[Written problem]: Retype every entry exactly, character for character.

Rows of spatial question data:
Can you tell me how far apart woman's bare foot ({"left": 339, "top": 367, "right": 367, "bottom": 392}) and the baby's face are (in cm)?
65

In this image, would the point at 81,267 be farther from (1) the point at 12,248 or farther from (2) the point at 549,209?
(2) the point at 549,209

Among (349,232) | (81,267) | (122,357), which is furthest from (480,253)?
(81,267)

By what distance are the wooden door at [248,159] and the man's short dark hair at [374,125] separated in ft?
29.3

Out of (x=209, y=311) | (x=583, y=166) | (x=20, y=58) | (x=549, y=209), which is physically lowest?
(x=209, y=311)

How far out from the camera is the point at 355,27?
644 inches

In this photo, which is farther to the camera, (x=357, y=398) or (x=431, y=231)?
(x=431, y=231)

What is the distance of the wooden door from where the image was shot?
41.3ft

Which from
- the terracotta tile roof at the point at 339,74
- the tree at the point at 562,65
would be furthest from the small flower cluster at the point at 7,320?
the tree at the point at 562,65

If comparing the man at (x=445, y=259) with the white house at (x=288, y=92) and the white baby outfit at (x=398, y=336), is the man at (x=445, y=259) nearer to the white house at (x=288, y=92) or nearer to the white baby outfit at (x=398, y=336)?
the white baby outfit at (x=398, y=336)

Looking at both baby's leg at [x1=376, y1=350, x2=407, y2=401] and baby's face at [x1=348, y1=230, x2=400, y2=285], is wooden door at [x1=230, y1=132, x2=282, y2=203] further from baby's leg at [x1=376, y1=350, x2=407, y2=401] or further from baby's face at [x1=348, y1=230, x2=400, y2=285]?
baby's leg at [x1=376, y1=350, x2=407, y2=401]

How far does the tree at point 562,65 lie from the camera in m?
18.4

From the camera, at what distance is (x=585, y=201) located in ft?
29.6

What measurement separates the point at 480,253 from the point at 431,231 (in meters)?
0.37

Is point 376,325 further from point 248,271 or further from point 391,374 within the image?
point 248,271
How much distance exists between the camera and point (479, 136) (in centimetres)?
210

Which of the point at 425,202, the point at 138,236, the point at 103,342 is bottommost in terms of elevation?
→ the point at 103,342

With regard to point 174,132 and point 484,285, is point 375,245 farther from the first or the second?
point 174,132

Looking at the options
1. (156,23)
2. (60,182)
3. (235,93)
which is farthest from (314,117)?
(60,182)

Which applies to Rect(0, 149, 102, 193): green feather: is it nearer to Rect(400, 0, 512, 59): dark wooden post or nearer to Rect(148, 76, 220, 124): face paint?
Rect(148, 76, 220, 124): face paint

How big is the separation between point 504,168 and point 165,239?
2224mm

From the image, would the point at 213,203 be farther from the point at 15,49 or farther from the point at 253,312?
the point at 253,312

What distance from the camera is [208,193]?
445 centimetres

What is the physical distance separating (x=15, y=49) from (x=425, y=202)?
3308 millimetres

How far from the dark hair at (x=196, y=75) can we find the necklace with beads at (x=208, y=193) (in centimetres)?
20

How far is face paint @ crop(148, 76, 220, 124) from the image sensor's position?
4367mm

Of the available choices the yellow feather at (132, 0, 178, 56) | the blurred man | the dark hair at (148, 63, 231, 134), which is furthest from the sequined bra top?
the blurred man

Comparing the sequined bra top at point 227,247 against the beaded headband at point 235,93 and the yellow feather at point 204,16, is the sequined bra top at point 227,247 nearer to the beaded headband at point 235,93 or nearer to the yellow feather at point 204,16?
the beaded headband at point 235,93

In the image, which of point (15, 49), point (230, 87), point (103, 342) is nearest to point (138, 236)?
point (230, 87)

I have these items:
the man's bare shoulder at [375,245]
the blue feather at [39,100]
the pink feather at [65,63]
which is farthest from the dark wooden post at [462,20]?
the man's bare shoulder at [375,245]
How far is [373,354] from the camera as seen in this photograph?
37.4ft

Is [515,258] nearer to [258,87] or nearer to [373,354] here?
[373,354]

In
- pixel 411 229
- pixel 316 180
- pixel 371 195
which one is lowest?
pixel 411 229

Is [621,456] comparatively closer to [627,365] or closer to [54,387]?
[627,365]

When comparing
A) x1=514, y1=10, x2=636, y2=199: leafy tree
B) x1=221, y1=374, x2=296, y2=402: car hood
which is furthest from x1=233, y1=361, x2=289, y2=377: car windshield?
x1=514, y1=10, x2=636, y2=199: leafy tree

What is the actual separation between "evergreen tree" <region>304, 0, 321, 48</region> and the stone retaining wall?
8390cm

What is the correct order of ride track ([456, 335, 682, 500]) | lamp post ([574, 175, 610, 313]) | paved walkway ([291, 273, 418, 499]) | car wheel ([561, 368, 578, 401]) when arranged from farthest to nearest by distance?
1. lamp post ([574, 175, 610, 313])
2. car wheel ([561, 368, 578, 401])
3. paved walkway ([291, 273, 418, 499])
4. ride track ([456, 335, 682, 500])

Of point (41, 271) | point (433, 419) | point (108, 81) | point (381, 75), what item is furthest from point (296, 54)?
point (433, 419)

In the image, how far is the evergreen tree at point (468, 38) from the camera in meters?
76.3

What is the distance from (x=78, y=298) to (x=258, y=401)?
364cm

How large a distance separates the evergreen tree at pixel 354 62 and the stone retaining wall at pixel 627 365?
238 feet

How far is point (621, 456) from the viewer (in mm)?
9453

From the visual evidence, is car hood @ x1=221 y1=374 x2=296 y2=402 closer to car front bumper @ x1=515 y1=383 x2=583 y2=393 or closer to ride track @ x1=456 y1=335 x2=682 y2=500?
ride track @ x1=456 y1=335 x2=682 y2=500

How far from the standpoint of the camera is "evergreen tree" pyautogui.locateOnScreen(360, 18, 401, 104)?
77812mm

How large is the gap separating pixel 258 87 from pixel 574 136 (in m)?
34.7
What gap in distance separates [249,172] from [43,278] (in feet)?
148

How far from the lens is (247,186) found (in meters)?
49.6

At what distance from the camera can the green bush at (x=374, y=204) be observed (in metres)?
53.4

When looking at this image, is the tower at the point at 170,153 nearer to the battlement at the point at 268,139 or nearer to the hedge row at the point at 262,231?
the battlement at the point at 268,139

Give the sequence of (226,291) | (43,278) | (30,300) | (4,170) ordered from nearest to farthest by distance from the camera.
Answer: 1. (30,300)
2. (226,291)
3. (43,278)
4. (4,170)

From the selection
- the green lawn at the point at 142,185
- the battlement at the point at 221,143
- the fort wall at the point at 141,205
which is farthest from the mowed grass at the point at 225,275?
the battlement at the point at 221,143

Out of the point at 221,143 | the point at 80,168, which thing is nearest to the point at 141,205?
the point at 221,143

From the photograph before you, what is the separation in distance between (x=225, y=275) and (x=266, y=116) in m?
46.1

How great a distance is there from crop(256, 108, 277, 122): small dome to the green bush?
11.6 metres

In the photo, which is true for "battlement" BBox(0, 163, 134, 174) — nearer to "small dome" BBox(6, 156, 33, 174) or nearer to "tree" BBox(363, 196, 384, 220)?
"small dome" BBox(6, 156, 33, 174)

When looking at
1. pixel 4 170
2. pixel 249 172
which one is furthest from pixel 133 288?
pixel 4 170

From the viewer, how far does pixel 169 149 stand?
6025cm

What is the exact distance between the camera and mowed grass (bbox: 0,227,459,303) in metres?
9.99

[Solved exercise]:
Can you tell me how far apart woman's bare foot ({"left": 339, "top": 367, "right": 367, "bottom": 392}) and the baby's face are (in cm)?
65

In this image, would the point at 81,267 be farther from (1) the point at 12,248 or farther from (2) the point at 549,209?
(2) the point at 549,209

Among (349,232) | (81,267) | (122,357), which is furthest from (480,253)?
(81,267)

By what distance are the wooden door at [248,159] and the man's short dark hair at [374,125] separated in ft?
29.3

Out of (x=209, y=311) | (x=583, y=166) | (x=20, y=58) | (x=549, y=209), which is physically lowest?
(x=209, y=311)

How far out from the camera is the point at 355,27?
644 inches

In this photo, which is farther to the camera, (x=357, y=398) or (x=431, y=231)?
(x=431, y=231)

What is the distance of the wooden door from where the image was shot?
41.3ft

Which from
- the terracotta tile roof at the point at 339,74
- the tree at the point at 562,65
would be furthest from the small flower cluster at the point at 7,320?
the tree at the point at 562,65

If comparing the man at (x=445, y=259) with the white house at (x=288, y=92) and the white baby outfit at (x=398, y=336), is the man at (x=445, y=259) nearer to the white house at (x=288, y=92) or nearer to the white baby outfit at (x=398, y=336)?
the white baby outfit at (x=398, y=336)

Looking at both baby's leg at [x1=376, y1=350, x2=407, y2=401] and baby's face at [x1=348, y1=230, x2=400, y2=285], is wooden door at [x1=230, y1=132, x2=282, y2=203] further from baby's leg at [x1=376, y1=350, x2=407, y2=401] or further from baby's face at [x1=348, y1=230, x2=400, y2=285]?
baby's leg at [x1=376, y1=350, x2=407, y2=401]

How far does the tree at point 562,65 lie from the camera in m?
18.4

From the camera, at what distance is (x=585, y=201) located in ft?
29.6

What measurement separates the point at 480,253 from the point at 431,231 (in meters)?
0.37

Is point 376,325 further from point 248,271 or further from point 391,374 within the image?
point 248,271
How much distance exists between the camera and point (479, 136) (in centimetres)?
210

Which of the point at 425,202, the point at 138,236, the point at 103,342 is bottommost in terms of elevation?
→ the point at 103,342

With regard to point 174,132 and point 484,285, is point 375,245 farther from the first or the second?
point 174,132

Looking at the options
1. (156,23)
2. (60,182)
3. (235,93)
which is farthest from (314,117)?
(60,182)

Which applies to Rect(0, 149, 102, 193): green feather: is it nearer to Rect(400, 0, 512, 59): dark wooden post or nearer to Rect(148, 76, 220, 124): face paint?
Rect(148, 76, 220, 124): face paint

How big is the separation between point 504,168 and point 165,239?
2224mm

From the image, would the point at 213,203 be farther from the point at 15,49 or farther from the point at 253,312?
the point at 253,312

What distance from the camera is [208,193]?
445 centimetres

What is the physical distance separating (x=15, y=49) from (x=425, y=202)?
3308 millimetres

How far from the dark hair at (x=196, y=75) can we find the necklace with beads at (x=208, y=193) (in centimetres)?
20

How far is face paint @ crop(148, 76, 220, 124) from the image sensor's position?
4367mm

Of the available choices the yellow feather at (132, 0, 178, 56) | the blurred man | the dark hair at (148, 63, 231, 134), which is furthest from the sequined bra top?
the blurred man

Comparing the sequined bra top at point 227,247 against the beaded headband at point 235,93 and the yellow feather at point 204,16, is the sequined bra top at point 227,247 nearer to the beaded headband at point 235,93 or nearer to the yellow feather at point 204,16?
the beaded headband at point 235,93

In the image, which of point (15, 49), point (230, 87), point (103, 342) is nearest to point (138, 236)?
point (230, 87)

I have these items:
the man's bare shoulder at [375,245]
the blue feather at [39,100]
the pink feather at [65,63]
which is farthest from the dark wooden post at [462,20]?
the man's bare shoulder at [375,245]
How far is [373,354] from the camera as seen in this photograph?
37.4ft

Is [515,258] nearer to [258,87] or nearer to [373,354] here?
[373,354]

In
- pixel 411 229
- pixel 316 180
- pixel 371 195
which one is lowest?
pixel 411 229

Is [621,456] comparatively closer to [627,365] or closer to [54,387]?
[627,365]

When comparing
A) x1=514, y1=10, x2=636, y2=199: leafy tree
B) x1=221, y1=374, x2=296, y2=402: car hood
which is furthest from x1=233, y1=361, x2=289, y2=377: car windshield?
x1=514, y1=10, x2=636, y2=199: leafy tree

What is the actual separation between "evergreen tree" <region>304, 0, 321, 48</region> and the stone retaining wall?
8390cm

What is the correct order of ride track ([456, 335, 682, 500]) | lamp post ([574, 175, 610, 313]) | paved walkway ([291, 273, 418, 499]) | car wheel ([561, 368, 578, 401]) when arranged from farthest to nearest by distance?
1. lamp post ([574, 175, 610, 313])
2. car wheel ([561, 368, 578, 401])
3. paved walkway ([291, 273, 418, 499])
4. ride track ([456, 335, 682, 500])

Of point (41, 271) | point (433, 419) | point (108, 81) | point (381, 75), what item is furthest from point (296, 54)?
point (433, 419)

In the image, how far is the evergreen tree at point (468, 38) from the camera in meters?
76.3

What is the distance from (x=78, y=298) to (x=258, y=401)?
364cm

How large a distance separates the evergreen tree at pixel 354 62 and the stone retaining wall at pixel 627 365?
238 feet

How far is point (621, 456) from the viewer (in mm)?
9453

From the visual evidence, is car hood @ x1=221 y1=374 x2=296 y2=402 closer to car front bumper @ x1=515 y1=383 x2=583 y2=393 or closer to ride track @ x1=456 y1=335 x2=682 y2=500?
ride track @ x1=456 y1=335 x2=682 y2=500

How far from the standpoint of the camera is "evergreen tree" pyautogui.locateOnScreen(360, 18, 401, 104)?
77812mm

How large is the gap separating pixel 258 87 from pixel 574 136 (in m)?
34.7
What gap in distance separates [249,172] from [43,278] (in feet)?
148

How far from the lens is (247,186) found (in meters)?
49.6

At what distance from the camera can the green bush at (x=374, y=204) be observed (in metres)?
53.4

When looking at this image, is the tower at the point at 170,153 nearer to the battlement at the point at 268,139 or nearer to the hedge row at the point at 262,231?
the battlement at the point at 268,139

Give the sequence of (226,291) | (43,278) | (30,300) | (4,170) ordered from nearest to farthest by distance from the camera.
Answer: 1. (30,300)
2. (226,291)
3. (43,278)
4. (4,170)

From the selection
- the green lawn at the point at 142,185
- the battlement at the point at 221,143
- the fort wall at the point at 141,205
which is farthest from the mowed grass at the point at 225,275?
the battlement at the point at 221,143

Out of the point at 221,143 | the point at 80,168, which thing is nearest to the point at 141,205?
the point at 221,143

From the photograph before you, what is the separation in distance between (x=225, y=275) and (x=266, y=116) in m?
46.1

How great a distance is there from crop(256, 108, 277, 122): small dome to the green bush?
11.6 metres

In the photo, which is true for "battlement" BBox(0, 163, 134, 174) — nearer to "small dome" BBox(6, 156, 33, 174) or nearer to "tree" BBox(363, 196, 384, 220)?
"small dome" BBox(6, 156, 33, 174)

When looking at
1. pixel 4 170
2. pixel 249 172
which one is furthest from pixel 133 288?
pixel 4 170

From the viewer, how far does pixel 169 149 stand?
6025cm

What is the exact distance between the camera and mowed grass (bbox: 0,227,459,303) in metres?
9.99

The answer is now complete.